SAMA releases 14B instruction-guided video editing with sparse anchor frames
SAMA is a new 14B open model for instruction-guided video editing that separates semantic anchoring from motion alignment and claims state-of-the-art open results. Track it if you need edits that change objects or style without wrecking motion.

TL;DR
- SAMA is a new 14B open model for instruction-guided video editing, and the release thread says it targets the usual hard tradeoff: changing content without breaking motion.
- According to the paper post, the model splits editing into semantic anchoring and motion alignment instead of treating both as one problem.
- The launch thread says SAMA is Apache 2.0 licensed and claims state-of-the-art performance among open-source video editing models.
What shipped
SAMA is pitched as a general video editor for object replacement, addition, removal, and style transfer. The core idea is sparse anchor frames: the model predicts semantic tokens and video latents at key frames, then uses a separate motion-focused module to carry those edits through time without the usual flicker or drift.
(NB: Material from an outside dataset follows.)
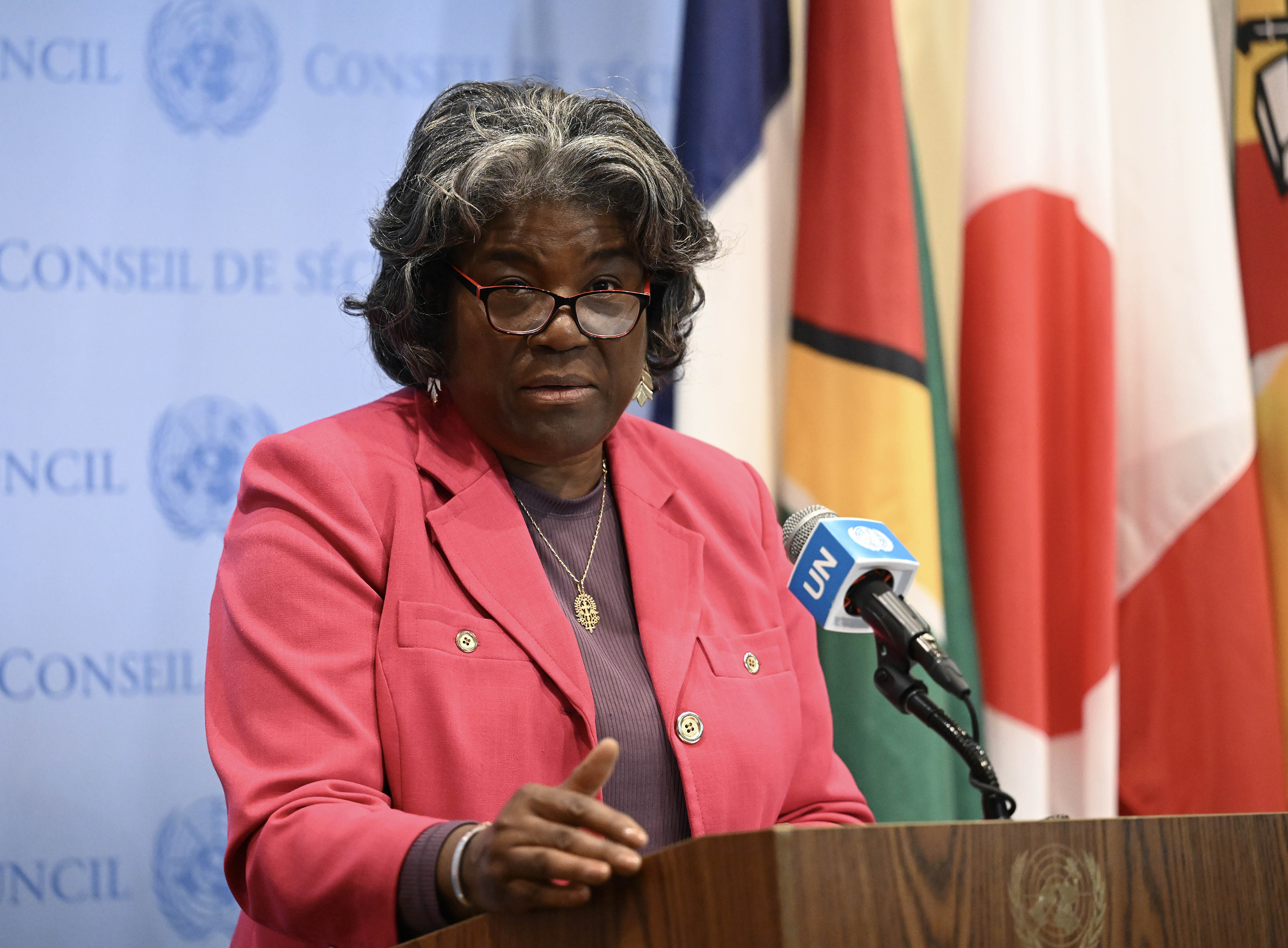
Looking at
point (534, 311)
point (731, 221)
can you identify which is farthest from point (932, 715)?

How the workflow is different
The paper describes a two-stage training setup. First, SAMA learns motion from raw video with restoration-style pretext tasks including cube inpainting, speed perturbation, and tube shuffling. Then it is fine-tuned on paired editing data for instruction following. That separation is the creative hook: it is designed for prompts that swap subjects or restyle scenes while keeping camera movement and scene dynamics intact, which is also what the supporting writeup highlights in its demo overview.